This preference summary layer 514 can process all M preferences (for all possible values of yt) for all n control variables in concatenated inputs, with an output for the probability of compliance with the full policy for each of the M token values. However, lower complexity can be obtained by applying M copies of this model or layer 514 (e.g., with the same internal weights), each applied on the preferences conditioned on a different yt∈V, where in addition to the prefix x, y:t-1 inputs, the model takes an input embedding vector which codes the token yt and its position t.
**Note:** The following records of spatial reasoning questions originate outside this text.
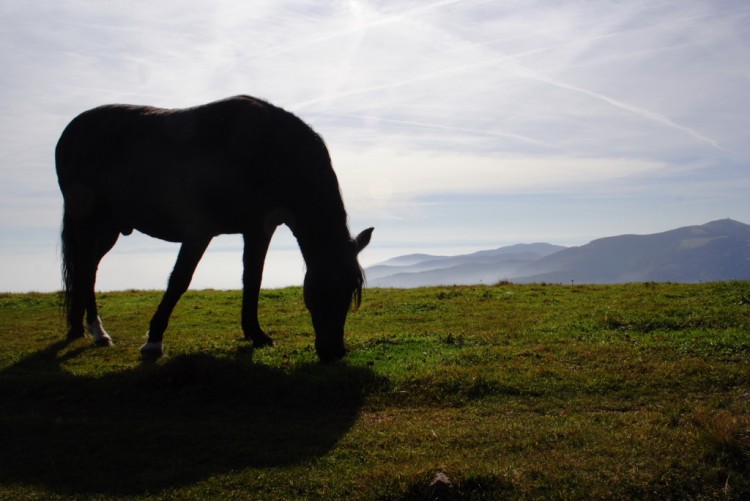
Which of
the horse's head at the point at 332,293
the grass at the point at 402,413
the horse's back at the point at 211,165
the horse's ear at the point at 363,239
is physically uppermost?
the horse's back at the point at 211,165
The preference summary layer 514 can also be implemented by using the prefix x, y:t-1 as control to gating the preferences of the n control models. Conditioned on the full prompt/sequence x, y vector, it is reasonable to assume independence between the preferences for the different control variables. With independence, the probability of full policy compliance can be a deterministic function of the predictions of the control labels, which can be learned by the model from only the preference labels' predictions. However, given only subsequence contexts, such independence cannot be assumed. Using the prefix contexts, however, can model the correlation between the controls into the prediction of a full policy compliance Boolean label. Thus, using the context to determine scaling of each of the individual scores is reasonable. Such gating can, in fact, be implemented with an attention mechanism.

The combined preference prediction 515 generated by the preference summary layer 514 can be used in inference decoding. It can also serve as a single Boolean preference prediction, which is then multiplied with the base probabilities 120 (as in (13)-(14)) to give a posterior token probability 122 conditioned on the full policy being satisfied, which can be distilled to the posterior prediction layer 302 or model 352 as discussed with reference to FIGS. 3A and 3B.

The approach in FIG. 5 does not limit the individual reward prediction layers 508a-c to be trained with the same model or together. They can be trained in separate models on separate datasets. The preference summary layer 514 combines all predictions to a single model.

If the individual preference variables do not change, but the aggregated compliance policy changes, only preference summary layer 514 should be re-trained, and each individual reward prediction layer 508a-c can be reused (in various different combinations). If one preference variable changes, only the corresponding reward prediction layer together with the preference summary layer 514 should be re-trained. In both cases, the distilled posterior prediction layer 302 or model 352 should be re-trained to match the new posterior predictions.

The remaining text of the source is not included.